A railwayman’s house like this welcomed me at my destination:
… however, the station itself was not so nice.
The flyer I had, as well as Lennakatten’s website, promised the old Vallon mill to be here and I was determined to check first of all. However, there was no signpost pointing in the right direction. Why not to take the main road, well – rather the main path? This led my to an old house and as I figured out later, it was also one of few that were not wooden.
Right in front of, there it was the building, which I came to see. The restaurant part of the advertisement was completely true, however you would not guess it used to be a mill. The only evidence for that might have been the dry steam bed.
The opening hours of Länna Bruk Restaurant shall be the proof of loneliness of the village with barely 700 inhabitants: Mon-Sat from 4pm, Sun from 1pm.Becoming convinced there was hardly anything left from the original mill building, I gave a try to the hiking part of the advertisement.

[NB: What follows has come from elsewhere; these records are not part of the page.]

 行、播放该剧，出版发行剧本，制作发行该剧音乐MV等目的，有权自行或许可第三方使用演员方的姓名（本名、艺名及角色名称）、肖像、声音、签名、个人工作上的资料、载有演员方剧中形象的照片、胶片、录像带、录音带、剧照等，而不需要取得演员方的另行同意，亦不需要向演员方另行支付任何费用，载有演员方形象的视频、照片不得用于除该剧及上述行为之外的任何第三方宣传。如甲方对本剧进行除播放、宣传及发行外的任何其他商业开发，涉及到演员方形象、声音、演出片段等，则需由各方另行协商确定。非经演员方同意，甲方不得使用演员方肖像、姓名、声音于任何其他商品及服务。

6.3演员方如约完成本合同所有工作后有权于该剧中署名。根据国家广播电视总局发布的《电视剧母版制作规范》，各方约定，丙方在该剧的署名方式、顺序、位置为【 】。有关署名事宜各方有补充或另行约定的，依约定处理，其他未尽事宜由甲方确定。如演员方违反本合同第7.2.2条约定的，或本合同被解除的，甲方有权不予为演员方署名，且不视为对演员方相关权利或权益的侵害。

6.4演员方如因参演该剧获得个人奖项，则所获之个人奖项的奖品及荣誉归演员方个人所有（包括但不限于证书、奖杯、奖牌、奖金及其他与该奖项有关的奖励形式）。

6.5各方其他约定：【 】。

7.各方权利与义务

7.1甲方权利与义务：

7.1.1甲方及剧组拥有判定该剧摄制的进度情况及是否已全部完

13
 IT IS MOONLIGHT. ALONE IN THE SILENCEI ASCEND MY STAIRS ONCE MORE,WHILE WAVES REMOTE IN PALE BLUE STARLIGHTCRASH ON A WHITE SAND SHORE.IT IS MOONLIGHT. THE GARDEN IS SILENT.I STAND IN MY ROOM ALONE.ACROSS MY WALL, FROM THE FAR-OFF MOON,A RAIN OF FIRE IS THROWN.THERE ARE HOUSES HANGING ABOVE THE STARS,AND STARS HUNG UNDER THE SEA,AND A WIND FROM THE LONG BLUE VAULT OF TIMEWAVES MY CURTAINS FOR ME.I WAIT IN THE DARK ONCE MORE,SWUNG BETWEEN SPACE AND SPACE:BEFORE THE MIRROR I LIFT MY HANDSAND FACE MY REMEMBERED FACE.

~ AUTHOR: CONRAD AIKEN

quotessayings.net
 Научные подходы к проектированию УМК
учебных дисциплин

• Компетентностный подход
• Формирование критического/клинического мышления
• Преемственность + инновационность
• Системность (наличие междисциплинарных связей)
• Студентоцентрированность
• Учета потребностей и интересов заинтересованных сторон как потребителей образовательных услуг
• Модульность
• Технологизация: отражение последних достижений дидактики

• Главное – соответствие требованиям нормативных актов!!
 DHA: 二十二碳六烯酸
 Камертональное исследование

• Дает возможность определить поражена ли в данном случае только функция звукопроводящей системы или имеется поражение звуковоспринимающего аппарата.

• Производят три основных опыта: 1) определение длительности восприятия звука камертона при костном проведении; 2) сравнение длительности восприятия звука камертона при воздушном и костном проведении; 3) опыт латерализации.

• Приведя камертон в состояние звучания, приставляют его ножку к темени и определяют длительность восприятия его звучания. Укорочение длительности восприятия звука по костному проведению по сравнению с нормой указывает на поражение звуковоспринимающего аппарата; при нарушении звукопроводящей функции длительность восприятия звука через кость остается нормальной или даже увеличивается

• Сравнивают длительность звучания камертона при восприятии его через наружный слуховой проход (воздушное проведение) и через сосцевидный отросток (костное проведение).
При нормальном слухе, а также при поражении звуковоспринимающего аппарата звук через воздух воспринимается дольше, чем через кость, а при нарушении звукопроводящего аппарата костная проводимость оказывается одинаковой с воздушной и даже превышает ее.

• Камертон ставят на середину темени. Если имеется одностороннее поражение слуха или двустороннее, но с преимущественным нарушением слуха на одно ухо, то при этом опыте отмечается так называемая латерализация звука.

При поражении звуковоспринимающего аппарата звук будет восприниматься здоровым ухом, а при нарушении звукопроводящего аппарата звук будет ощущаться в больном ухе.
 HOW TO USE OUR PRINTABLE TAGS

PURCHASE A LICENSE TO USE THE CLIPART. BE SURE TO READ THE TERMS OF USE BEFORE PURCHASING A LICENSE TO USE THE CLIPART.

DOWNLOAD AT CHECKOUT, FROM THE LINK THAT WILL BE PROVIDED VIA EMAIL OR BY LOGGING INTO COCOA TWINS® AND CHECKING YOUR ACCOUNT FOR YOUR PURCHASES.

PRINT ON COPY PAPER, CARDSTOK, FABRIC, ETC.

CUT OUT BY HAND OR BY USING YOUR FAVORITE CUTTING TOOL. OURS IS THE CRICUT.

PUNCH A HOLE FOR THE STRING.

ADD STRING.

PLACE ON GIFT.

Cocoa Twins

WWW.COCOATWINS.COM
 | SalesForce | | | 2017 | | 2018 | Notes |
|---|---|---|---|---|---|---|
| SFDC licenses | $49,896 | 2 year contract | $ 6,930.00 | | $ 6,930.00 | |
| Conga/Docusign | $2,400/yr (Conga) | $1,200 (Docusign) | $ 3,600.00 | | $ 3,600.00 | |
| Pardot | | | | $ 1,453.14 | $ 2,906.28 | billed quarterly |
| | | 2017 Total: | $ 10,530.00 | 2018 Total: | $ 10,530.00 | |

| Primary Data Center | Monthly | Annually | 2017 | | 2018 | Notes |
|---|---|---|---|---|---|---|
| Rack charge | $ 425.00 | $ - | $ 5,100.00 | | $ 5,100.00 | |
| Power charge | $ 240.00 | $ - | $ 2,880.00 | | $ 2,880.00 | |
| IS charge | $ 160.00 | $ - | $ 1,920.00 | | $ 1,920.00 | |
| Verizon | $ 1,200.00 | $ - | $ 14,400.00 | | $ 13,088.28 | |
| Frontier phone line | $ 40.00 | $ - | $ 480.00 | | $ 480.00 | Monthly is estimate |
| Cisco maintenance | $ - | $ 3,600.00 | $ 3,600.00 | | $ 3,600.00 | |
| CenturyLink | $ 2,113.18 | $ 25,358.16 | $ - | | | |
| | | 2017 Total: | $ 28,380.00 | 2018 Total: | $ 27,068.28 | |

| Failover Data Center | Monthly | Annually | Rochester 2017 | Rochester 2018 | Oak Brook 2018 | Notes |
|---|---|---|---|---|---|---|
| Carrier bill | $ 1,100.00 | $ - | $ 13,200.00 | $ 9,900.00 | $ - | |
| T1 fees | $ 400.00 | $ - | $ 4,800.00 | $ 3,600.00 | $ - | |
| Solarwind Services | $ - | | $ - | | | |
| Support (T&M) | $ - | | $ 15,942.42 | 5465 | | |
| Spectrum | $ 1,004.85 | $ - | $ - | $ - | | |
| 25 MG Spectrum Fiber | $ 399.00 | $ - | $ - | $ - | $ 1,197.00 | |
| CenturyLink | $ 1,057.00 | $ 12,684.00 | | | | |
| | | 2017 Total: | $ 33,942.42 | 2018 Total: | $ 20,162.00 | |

This was an experience! Within few minutes I was somewhere in wild Swedish forest, surrounded by huge trees, large stones and high horsetails. Although I planned to truly experience the beautiful nature of Sweden, getting lost in a dark forest was not exactly the kind of experience I was hoping for. Therefore, I decided to keep on the main path, without taking any turnings. Even this simple strategy allowed me to see and try so much: huge horsetails, climbing up the hills, taking a fragile wooden footbridge, fear of bear showing up suddenly, reaching shores of a large lake. And mosquito bites. This little insects were much more annoying than I could ever imagine. Although I killed lots of then, they were the winners: in only an hour they managed to make me a present of 12 bites, making it a bite every fifth minute. Well, twelve is number of bites I could either feel itching or see, and I have a suspicion I got even more of them.
As soon as mosquitoes forced me to leave the forest I returned to the village in a hope for finding something interesting there. Does not every village have at least a church? Lenna apparently did not have any, but still I discovered some interesting buildings.
Probably a factory, however the building also had a free bathroom (I tried it) and a wine cellar of the restaurant nearby (I saw a waiter carrying bottles of wine).
A house called Petersburg and according to number of mailboxes, several families shared it.
A local library, which could be found in a building looking too much as an apartment house. I wonder whether there was an office in one of the apartments and than several books saved in the basement.
At around 2pm I felt like I had enough of Lenna.
Although I planned to return by steam train, after all I decided to get on an earlier one. This train was an orange train I had seen in Marielund before and even though it was not a steam train, it was still quite an experience to take it. Thanks to this train, my “travel in time” continued eve more forward. These wagons were already quite comfortable, yet I appreciate I do not have to commute to school with this one.
This train was doing faster than the old one and I was back in Uppsala in bit less than an hour. On the way back, it stopped at Marielund for some time, but I did not have to change this time.
Although I have doubts Lenna is the best destination you can go to, it is surely worth taking the train. The biggest experience to me where the ride itself, particularly with the steam train sitting in a wooden carriage, as well as the opportunity to travel through Swedish nature: vast woods and field with scattered red houses.